===== Dokument
Auch die Glocke, mit der die erste frei gewählte Präsidentin der DDR-Volkskammer, ­Sabine Bergmann-Pohl, das ­Ergebnis der Abstimmung zum Beitritt zur Bundesrepublik bekannt gab, bleibt verschollen. Um sie vor dem Verlust zu bewahren, hatte Bergmann-Pohl die Glocke zunächst bei sich zu Hause aufbewahrt. Als ihr vorgeworfen wurde, sie habe die Glocke geklaut, gab sie sie in die Obhut eines Bonner Beamten. Später wollte sie Christoph Stölzl für das Deutsche Historische Museum haben, doch da war sie bereits verschwunden. Bergmann-Pohl, die ursprünglich gegen den Abriss des Palastes war, sagt heute, sie habe mit dem Humboldt Forum ihren Frieden gemacht.
==========
===== Bereitgestellte Einträge
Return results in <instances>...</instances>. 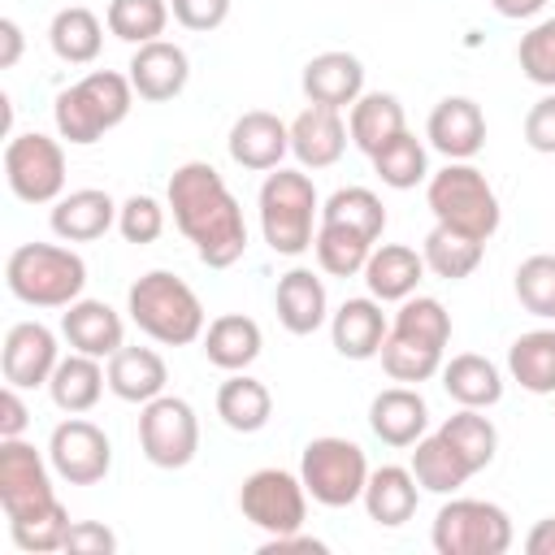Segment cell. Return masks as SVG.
<instances>
[{
    "label": "cell",
    "instance_id": "obj_1",
    "mask_svg": "<svg viewBox=\"0 0 555 555\" xmlns=\"http://www.w3.org/2000/svg\"><path fill=\"white\" fill-rule=\"evenodd\" d=\"M173 225L186 234V243L195 247V256L208 269H230L243 260L247 251V221L238 199L230 195L225 178L208 165V160H186L169 173L165 186Z\"/></svg>",
    "mask_w": 555,
    "mask_h": 555
},
{
    "label": "cell",
    "instance_id": "obj_2",
    "mask_svg": "<svg viewBox=\"0 0 555 555\" xmlns=\"http://www.w3.org/2000/svg\"><path fill=\"white\" fill-rule=\"evenodd\" d=\"M134 108V87L130 74H113V69H91L87 78H78L74 87L56 91L52 100V121L56 134L74 147H87L95 139H104L108 130H117Z\"/></svg>",
    "mask_w": 555,
    "mask_h": 555
},
{
    "label": "cell",
    "instance_id": "obj_3",
    "mask_svg": "<svg viewBox=\"0 0 555 555\" xmlns=\"http://www.w3.org/2000/svg\"><path fill=\"white\" fill-rule=\"evenodd\" d=\"M126 312L160 347H186V343L204 338V304L169 269H147L126 291Z\"/></svg>",
    "mask_w": 555,
    "mask_h": 555
},
{
    "label": "cell",
    "instance_id": "obj_4",
    "mask_svg": "<svg viewBox=\"0 0 555 555\" xmlns=\"http://www.w3.org/2000/svg\"><path fill=\"white\" fill-rule=\"evenodd\" d=\"M4 286L30 308H69L82 299L87 260L61 243H22L4 260Z\"/></svg>",
    "mask_w": 555,
    "mask_h": 555
},
{
    "label": "cell",
    "instance_id": "obj_5",
    "mask_svg": "<svg viewBox=\"0 0 555 555\" xmlns=\"http://www.w3.org/2000/svg\"><path fill=\"white\" fill-rule=\"evenodd\" d=\"M260 234L278 256H304L317 238L312 221L321 217V199L317 186L304 169H269V178L260 182Z\"/></svg>",
    "mask_w": 555,
    "mask_h": 555
},
{
    "label": "cell",
    "instance_id": "obj_6",
    "mask_svg": "<svg viewBox=\"0 0 555 555\" xmlns=\"http://www.w3.org/2000/svg\"><path fill=\"white\" fill-rule=\"evenodd\" d=\"M425 204L434 212L438 225L460 230L468 238H490L499 230V195L486 182V173L468 160H447L438 173H429L425 182Z\"/></svg>",
    "mask_w": 555,
    "mask_h": 555
},
{
    "label": "cell",
    "instance_id": "obj_7",
    "mask_svg": "<svg viewBox=\"0 0 555 555\" xmlns=\"http://www.w3.org/2000/svg\"><path fill=\"white\" fill-rule=\"evenodd\" d=\"M369 473H373V468H369L360 442L338 438V434L312 438V442L304 447V455H299L304 490H308V499L321 503V507H351V503H360Z\"/></svg>",
    "mask_w": 555,
    "mask_h": 555
},
{
    "label": "cell",
    "instance_id": "obj_8",
    "mask_svg": "<svg viewBox=\"0 0 555 555\" xmlns=\"http://www.w3.org/2000/svg\"><path fill=\"white\" fill-rule=\"evenodd\" d=\"M516 529L499 503L486 499H451L438 507L429 542L438 555H503Z\"/></svg>",
    "mask_w": 555,
    "mask_h": 555
},
{
    "label": "cell",
    "instance_id": "obj_9",
    "mask_svg": "<svg viewBox=\"0 0 555 555\" xmlns=\"http://www.w3.org/2000/svg\"><path fill=\"white\" fill-rule=\"evenodd\" d=\"M4 182L22 204H56L65 195V147L39 130L13 134L4 143Z\"/></svg>",
    "mask_w": 555,
    "mask_h": 555
},
{
    "label": "cell",
    "instance_id": "obj_10",
    "mask_svg": "<svg viewBox=\"0 0 555 555\" xmlns=\"http://www.w3.org/2000/svg\"><path fill=\"white\" fill-rule=\"evenodd\" d=\"M238 512H243V520H251L269 538L304 529V520H308L304 477L299 473H286V468H256L238 486Z\"/></svg>",
    "mask_w": 555,
    "mask_h": 555
},
{
    "label": "cell",
    "instance_id": "obj_11",
    "mask_svg": "<svg viewBox=\"0 0 555 555\" xmlns=\"http://www.w3.org/2000/svg\"><path fill=\"white\" fill-rule=\"evenodd\" d=\"M139 447L156 468H186L199 451V416L178 395H156L139 412Z\"/></svg>",
    "mask_w": 555,
    "mask_h": 555
},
==========
> Gestellte Aufgabe A:
Wem übergab Bergmann-Pohl laut Dokument die Glocke, nachdem man ihr Diebstahl vorgeworfen hatte?
> Gestellte Aufgabe B:
Fasse den Absatz des Dokuments, der mit „Auch die Glocke, mit der“ beginnt, als Stichpunktliste zusammen und behalte dabei die wesentlichen Fakten bei.
> Gestellte Aufgabe C:
Gib den Abschnitt des Dokuments zwischen "Auch die Glocke, mit" und "ihren Frieden gemacht.", beide eingeschlossen, erneut wieder und ersetze darin "Glocke" durch "Tischglocke".
Die Einträge werden zur Bearbeitung der Aufgaben nicht benötigt.

> Antwort zur Aufgabe A:
Einem Bonner Beamten.

> Antwort zur Aufgabe B:
- Die Glocke ist verschollen. Mit ihr gab Sabine Bergmann-Pohl, die erste frei gewählte Präsidentin der DDR-Volkskammer, das Ergebnis der Abstimmung zum Beitritt zur Bundesrepublik bekannt.
- Zum Schutz vor Verlust bewahrte Bergmann-Pohl die Glocke zunächst bei sich zu Hause auf.
- Man warf ihr vor, die Glocke geklaut zu haben. Daraufhin gab sie sie in die Obhut eines Bonner Beamten.
- Später wollte Christoph Stölzl die Glocke für das Deutsche Historische Museum haben, doch sie war bereits verschwunden.
- Bergmann-Pohl war ursprünglich gegen den Abriss des Palastes. Heute hat sie nach eigener Aussage mit dem Humboldt Forum ihren Frieden gemacht.

> Antwort zur Aufgabe C:
Auch die Tischglocke, mit der die erste frei gewählte Präsidentin der DDR-Volkskammer, ­Sabine Bergmann-Pohl, das ­Ergebnis der Abstimmung zum Beitritt zur Bundesrepublik bekannt gab, bleibt verschollen. Um sie vor dem Verlust zu bewahren, hatte Bergmann-Pohl die Tischglocke zunächst bei sich zu Hause aufbewahrt. Als ihr vorgeworfen wurde, sie habe die Tischglocke geklaut, gab sie sie in die Obhut eines Bonner Beamten. Später wollte sie Christoph Stölzl für das Deutsche Historische Museum haben, doch da war sie bereits verschwunden. Bergmann-Pohl, die ursprünglich gegen den Abriss des Palastes war, sagt heute, sie habe mit dem Humboldt Forum ihren Frieden gemacht.